§ EXERCISE TASKS
1 > Copy the Docker and Node post word for word, starting with "A second approach" and going on through "runs this script.".
2 > In the Docker and Node post, which lines does the docker logs command print for simpletopologyservice?
3 > According to the Docker and Node post, which framework was used to test the application?

-- STUDY TEXT follows --

To get an updated version of the application I can simply pull the application
$docker pull rjminsha/simpletopologyservice
and then run it. The pull will only pull down the layers in the application that have changed. Also really nice.

Getting a basic node application running in a docker container 
The following article and example by Daniel Gasienica was pretty straight forward to follow and got me going within a few minutes.  Now I have a basic template to follow for taking my Node Application and running it within a Docker Container.  

Options
My container needs some flexibility.  It needs to be able to run both node and mongodb in the same container, mongodb in a seperate container or to simply connect to an existing mongodb in some SaaS environment. 

A common approach to running multiple processes in a container is to use supervisord . Supervisord provide a way to manage multiple processes (including restarting etc). This approach is very popular as it also allows a way to run an ssh daemon on the container so that you can login via SSH to the running container.

A second approach to running multiple processes outlined in Alexander Beletsky's Blog . Basically have a startup script that starts mongo in the background if needed, then starts node:

/usr/bin/mongod --dbpath /data/db &
node /app/app.js
The Dockerfile then simply runs this script.
CMD ["/app/start.sh”]
I tried both; both worked easily. Currently I am going with the second approach because it makes viewing the logs on my process simple and someone yelled at me that I should not treat containers like a virtual machine. There appears to be some differing opinions on one process per container vas light weight vm.
$docker logs simpletopologyservice
WEB_PORT:3001
DB_HOSTNAME:localhost
DB_PORT:27017
Starting Mongo DB
Starting node application
While I could/should have re-used some existing docker images my Dockerfile looks like the this: Not very polished but good enough right now to continue experimenting.

Testing with Docker containers   

Mocha and BDD 
To test my application I used a framework called mocha.  It is similar to Cucumber and allows you to write automated tests following Behavior Driven (BDD) Development concepts.  I really enjoyed using Mocha.  In BDD you using natural language to describe expected behavior, you implement the test case, then you implement the code.  A very simple example is: 

describe('SimpleTopologyService Webui Tests', function() {
  describe('GET /topology/topologies', function() {
    it('should return a 200 response code', function(done) {
      http.get({ hostname: topologyHostname, path: '/topology/topologies', port: topologyPort }, function(res) {
        assert.equal(res.statusCode, 200,
           'Expected: 200 Actual: ' + res.statusCode);
        done();
      });
    });
  });
One very nice thing is that you can have a test suite that has pending tests. For example:
describe('Topology Pool responds to a notification that there is a new build', function() {
    it('Topology provides REST API to notify of a new build');
    it('Topology creates event when new build is received');
    it('Topology Pool recieves event when a new build is created');
    it('When a new build event is recieved the Pool should purge old instances');
    it('When a new build even is recieved the Pool should new new instances of the build');
    it('When a new build event is received the Pool should notify existing users that a new instance is available');
});
These tests do not have an implementations. I can write a set of descriptions of the expected behavior up front which helps us think about how we want the application to behave.  It is also a great way to to collaborate with team members.  Pending tests are reported as pending rather than failed so the general flow is to  write your test cases up front, implement code and work your way through the function making sure you have not introduced regressions.

-- STUDY TEXT concluded --
-- EXCERPTED DATA follows --

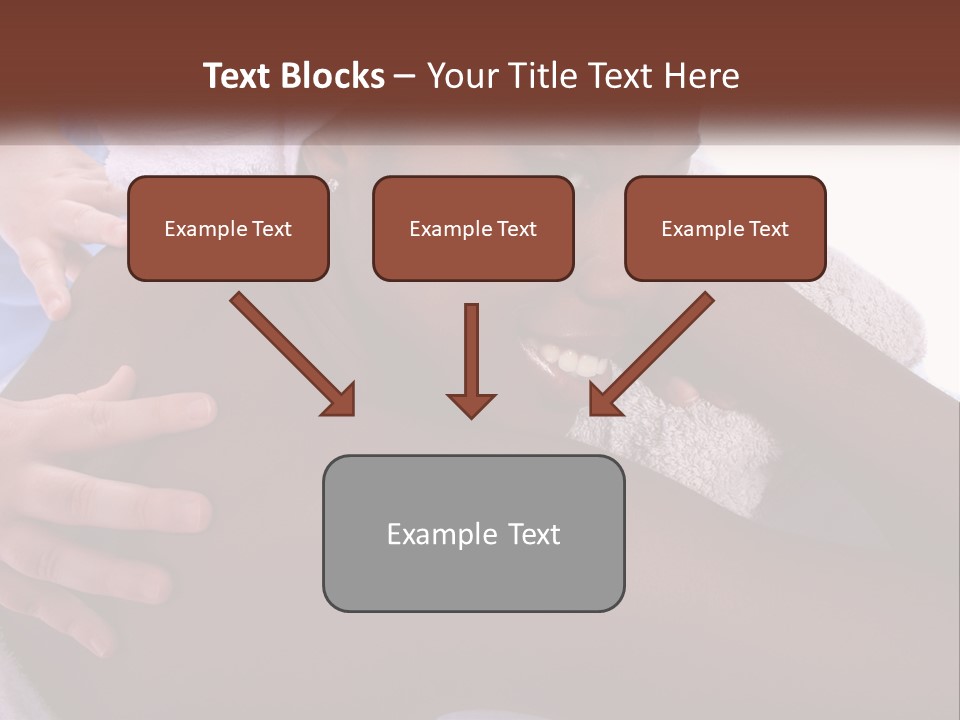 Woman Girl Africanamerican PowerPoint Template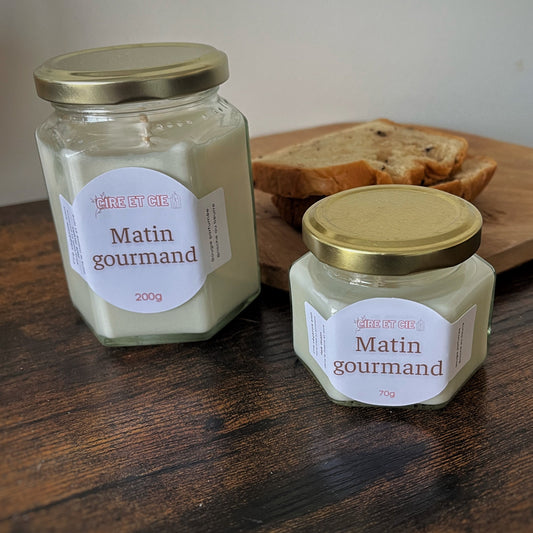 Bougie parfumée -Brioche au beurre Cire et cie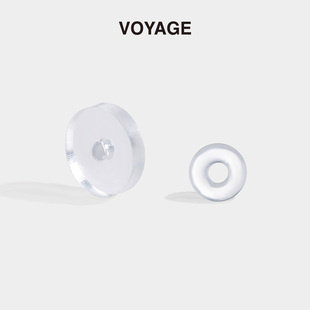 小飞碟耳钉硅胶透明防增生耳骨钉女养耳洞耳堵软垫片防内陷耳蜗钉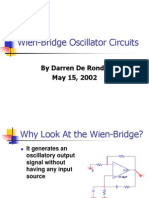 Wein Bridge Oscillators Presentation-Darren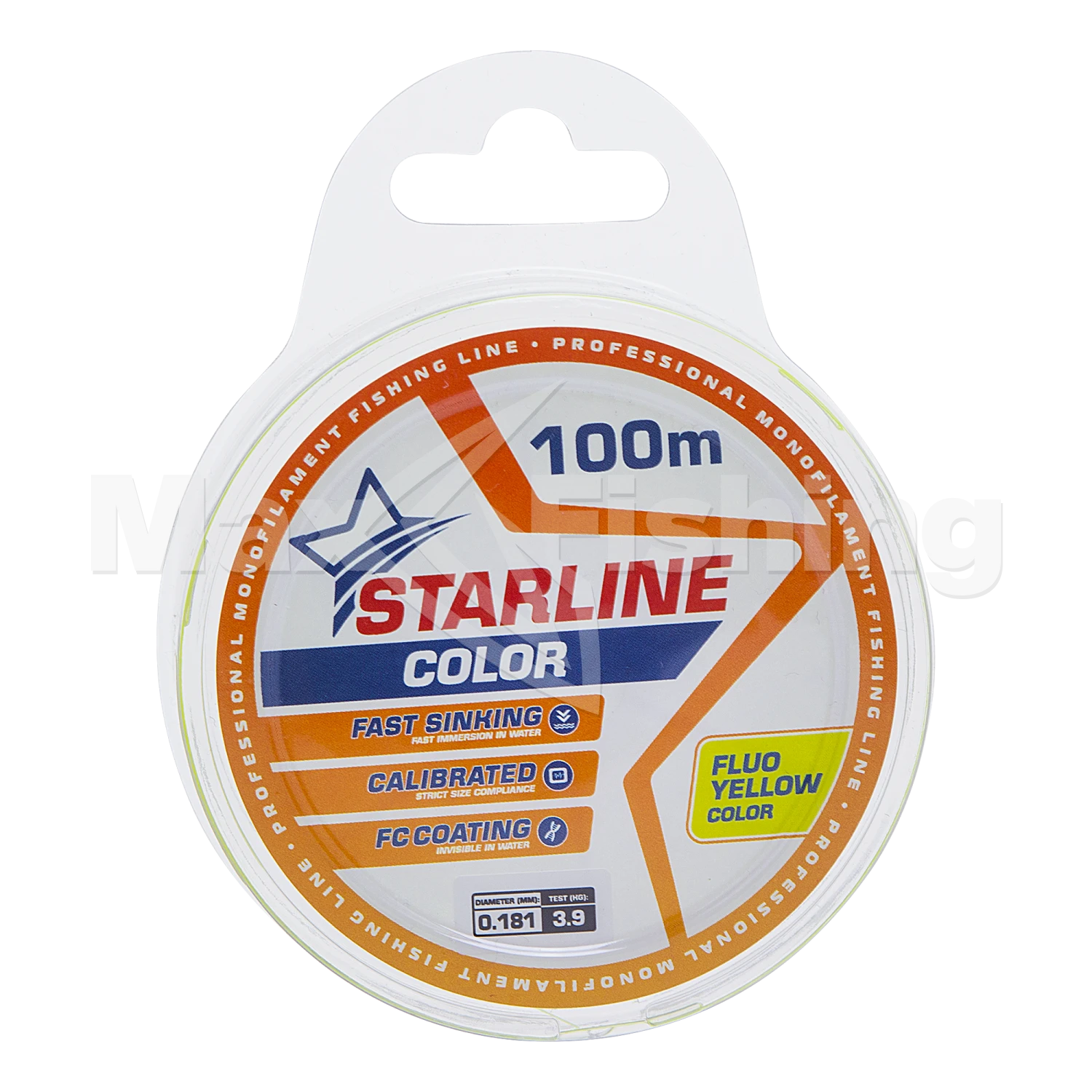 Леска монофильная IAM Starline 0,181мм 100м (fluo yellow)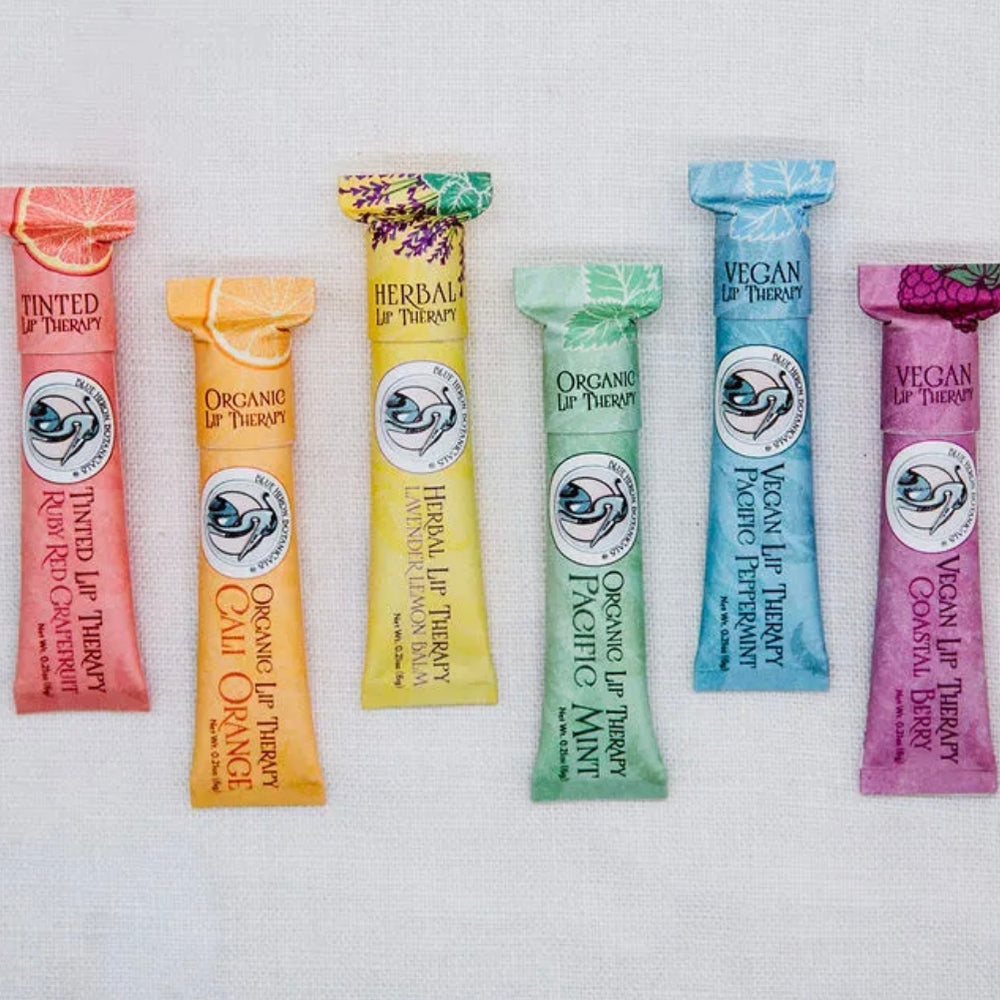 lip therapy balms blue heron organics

-- EXCERPTED DATA concluded --
-- EXCERPTED DATA follows --

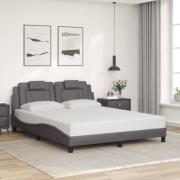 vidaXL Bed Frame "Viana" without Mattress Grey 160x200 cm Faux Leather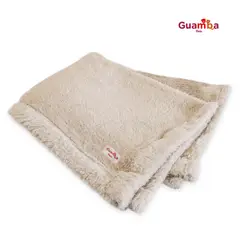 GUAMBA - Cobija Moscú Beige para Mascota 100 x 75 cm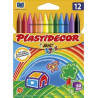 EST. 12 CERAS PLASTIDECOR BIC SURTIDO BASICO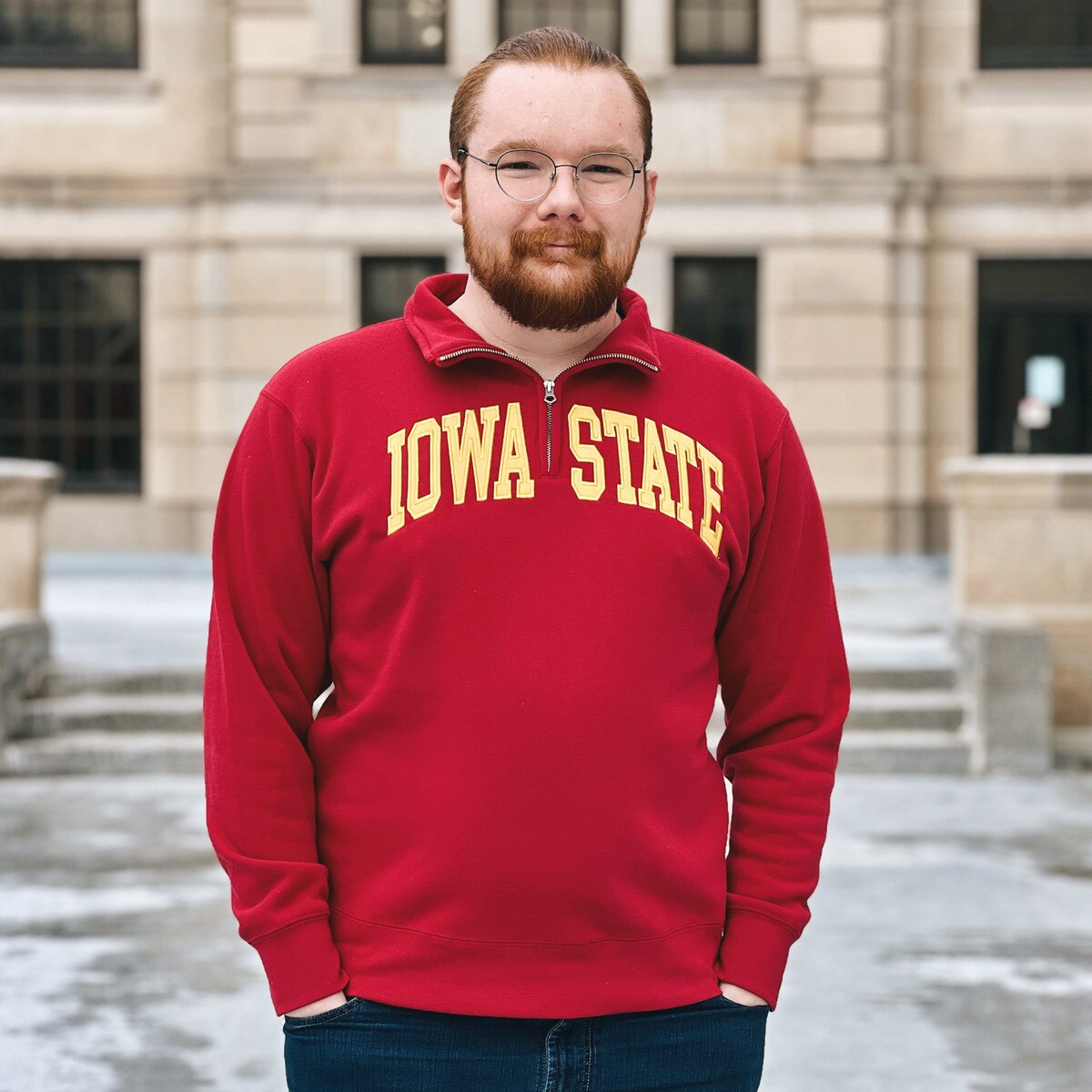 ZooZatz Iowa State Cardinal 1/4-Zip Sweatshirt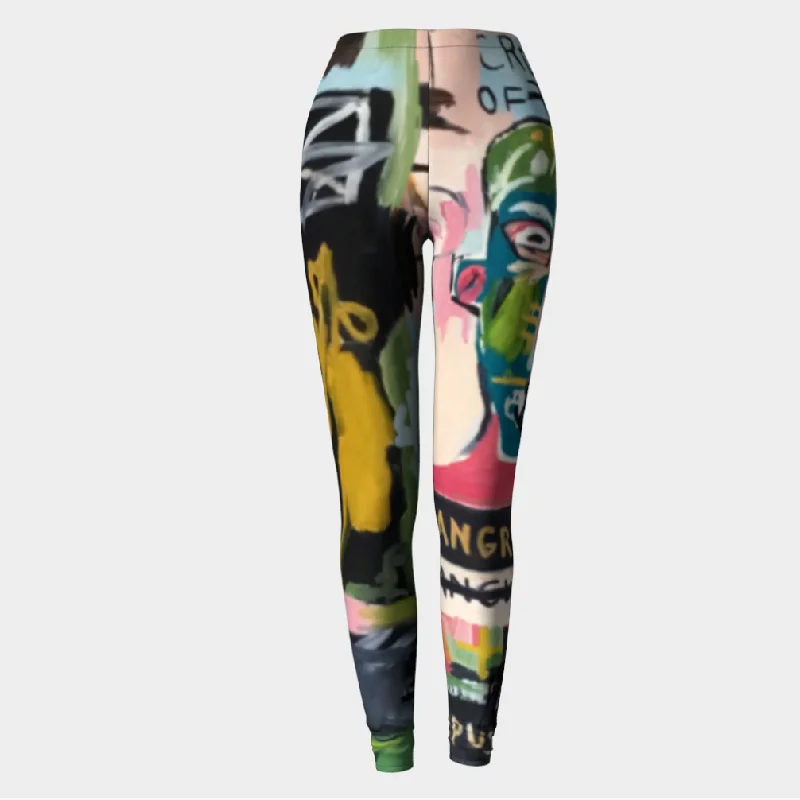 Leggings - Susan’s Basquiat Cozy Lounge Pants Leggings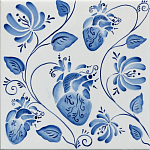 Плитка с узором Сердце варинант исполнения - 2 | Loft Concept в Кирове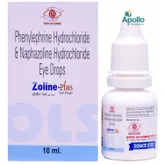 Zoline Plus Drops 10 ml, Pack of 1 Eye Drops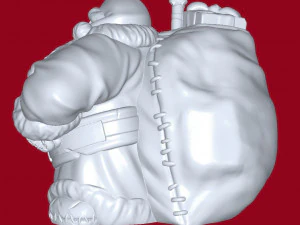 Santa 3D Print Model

-- EXCERPTED DATA concluded --
-- EXCERPTED DATA follows --

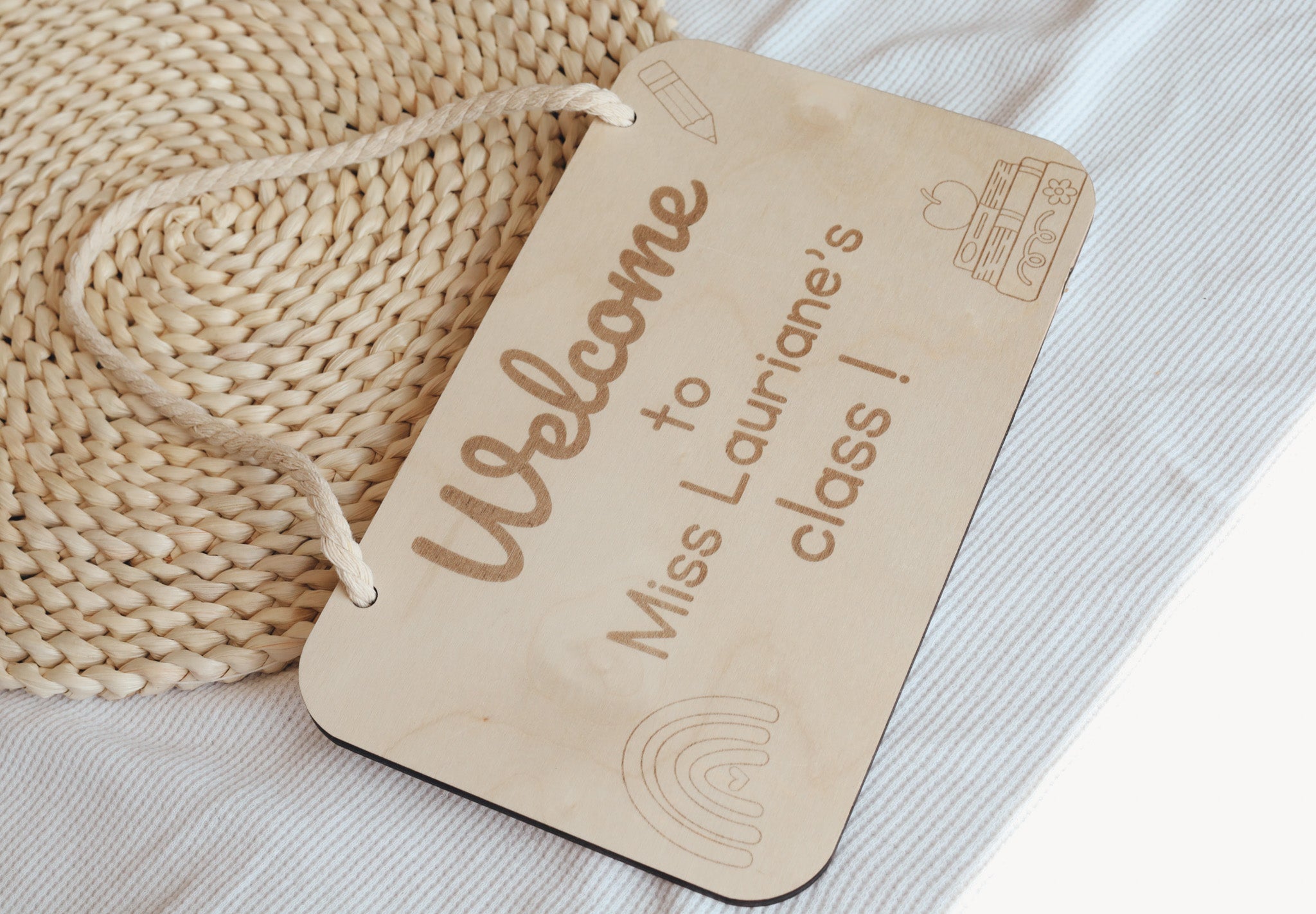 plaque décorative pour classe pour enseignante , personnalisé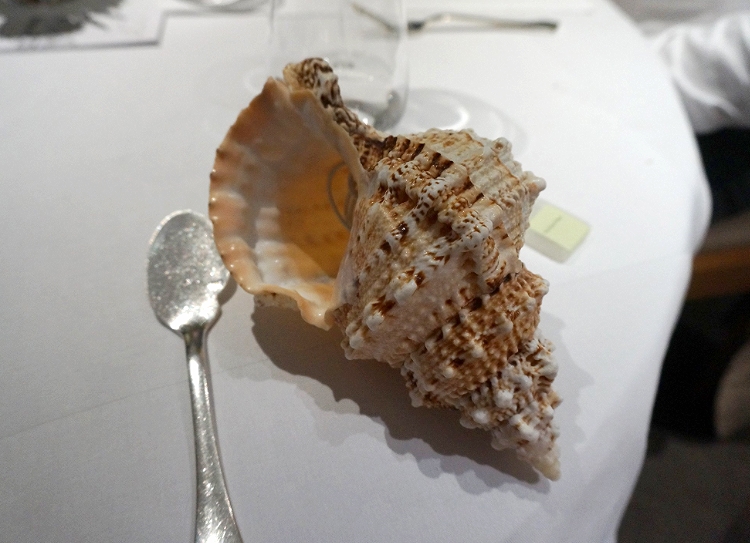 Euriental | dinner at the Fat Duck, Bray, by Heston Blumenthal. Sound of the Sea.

-- EXCERPTED DATA concluded --

§ ANSWER SECTION
1 >
A second approach to running multiple processes outlined in Alexander Beletsky's Blog . Basically have a startup script that starts mongo in the background if needed, then starts node:

/usr/bin/mongod --dbpath /data/db &
node /app/app.js
The Dockerfile then simply runs this script.

2 >
WEB_PORT:3001
DB_HOSTNAME:localhost
DB_PORT:27017
Starting Mongo DB
Starting node application

3 > Mocha.